Daniel Sena, a Santa Fe native, was named executive director of the Democratic Congressional Campaign Committee in Washington on Thursday, marking the first time that a Hispanic has held the job.
Sena was tapped for the influential post by Rep. Ben Ray Luján, who will serve a second term as chairman of the DCCC in the next Congress. The move puts two New Mexicans in charge of the Democratic strategy to gain U.S. House seats in the 2018 mid-term elections.
Sena, 41, managed Sen. Tom Udall’s successful 2014 Senate campaign and was serving as the DCCC’s deputy executive director, with a focus on data and analytics, before Thursday’s announcement. Under Sena’s leadership, the DCCC’s data and analytics team doubled in size from a dozen to 24, making it the second-largest department at the political organization. Luján described his new top lieutenant as “aggressive, hardworking and inclusive” in a statement released by the DCCC on Thursday.
“Dan has a proven record in the toughest of House and statewide races, from West Virginia and Missouri to Nevada and New Mexico,” Luján said. “He has modernized our data and voter contact programs, thanks to his unique ability to do a deep dive into district data and demographics, while also being able to translate that into action.
“I know he will excel in protecting incumbents, working with members and candidates, and going on offense to hold House Republicans accountable in 2018.”
For his part, Sena said it was “a great honor and privilege to be asked to lead the DCCC in this exciting and challenging role.” In the coming months, Sena will be responsible for helping Luján devise a strategy to whittle away at what is now a 24-seat GOP majority in the House.

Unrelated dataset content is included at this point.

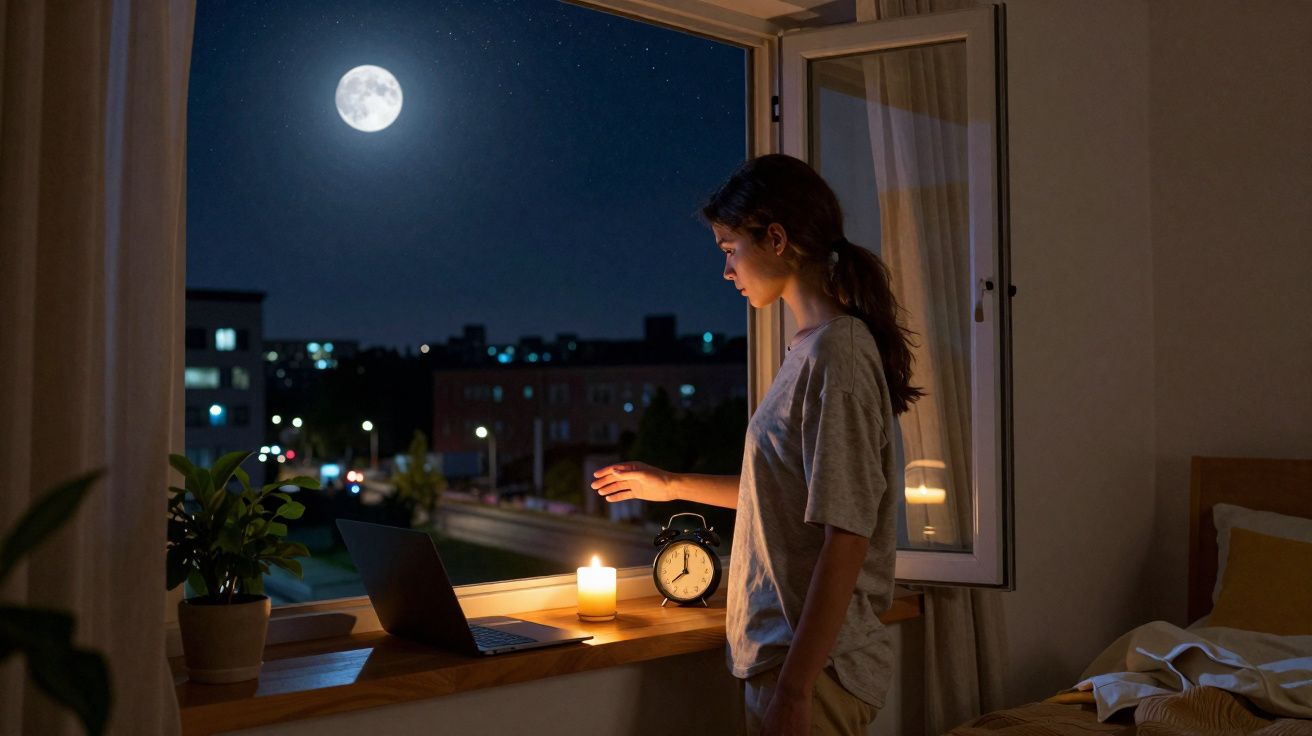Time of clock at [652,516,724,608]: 8:00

“The DCCC is already getting to work, focused on protecting all members of the Democratic caucus in their re-elections, finding new opportunities for gains in our battlefield and taking on House Republicans starting Day One,” Sena said. “We know that the House is where the fight will be this cycle in order to put a check on Republicans, and I’m excited to take on this important responsibility.”
Fetal tissue: A long-standing dispute between House Republicans and Democrats over fetal tissue research – with New Mexico institutions at the center of the debate – is sure to rage on in the next Congress.

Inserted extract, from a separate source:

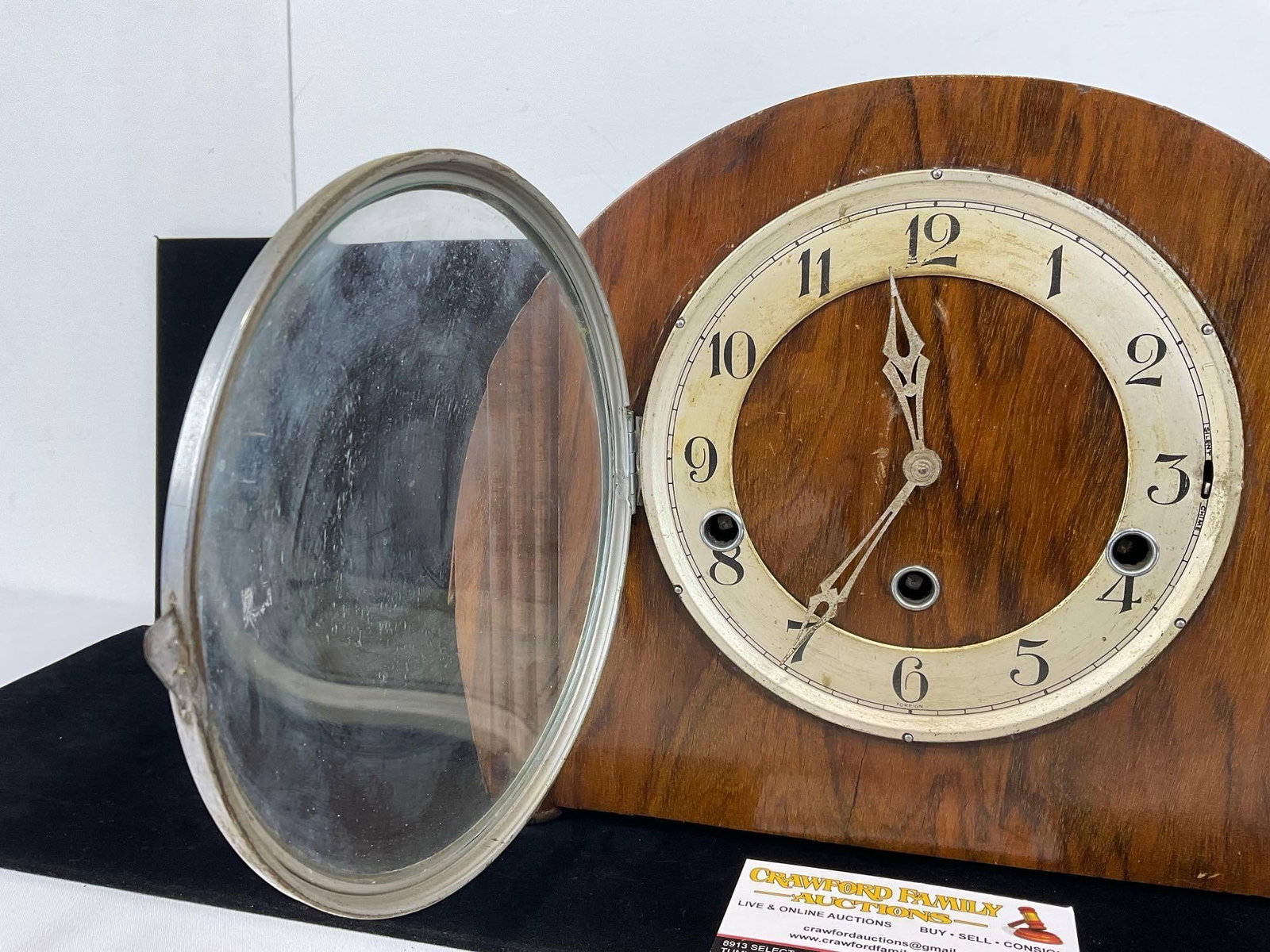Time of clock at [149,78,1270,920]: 11:35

After House Republicans doubled funding for the Select Investigative Panel on Infant Lives last week, Democrats countered this week by releasing a 112-page report describing the panel’s GOP-led work as a “purely partisan witch hunt against researchers and doctors.” The Democratic report is posted online at www.selectpaneldems-energycommerce.house.gov.
“When Congress spends well over a million taxpayer dollars, hardworking Americans should expect that something good will result – that their lives will be made better,” Rep. Jan Schakowsky of Illinois, ranking Democratic member of the select panel, in a statement. “Here, the results are the exact opposite.”
The panel has scrutinized the University of New Mexico Health Sciences Center and its relationship with Southwestern Women’s Options, an Albuquerque abortion services provider. Fetal tissue research, while aimed at medical breakthroughs, is controversial because of its use of fetal tissue procured from abortions.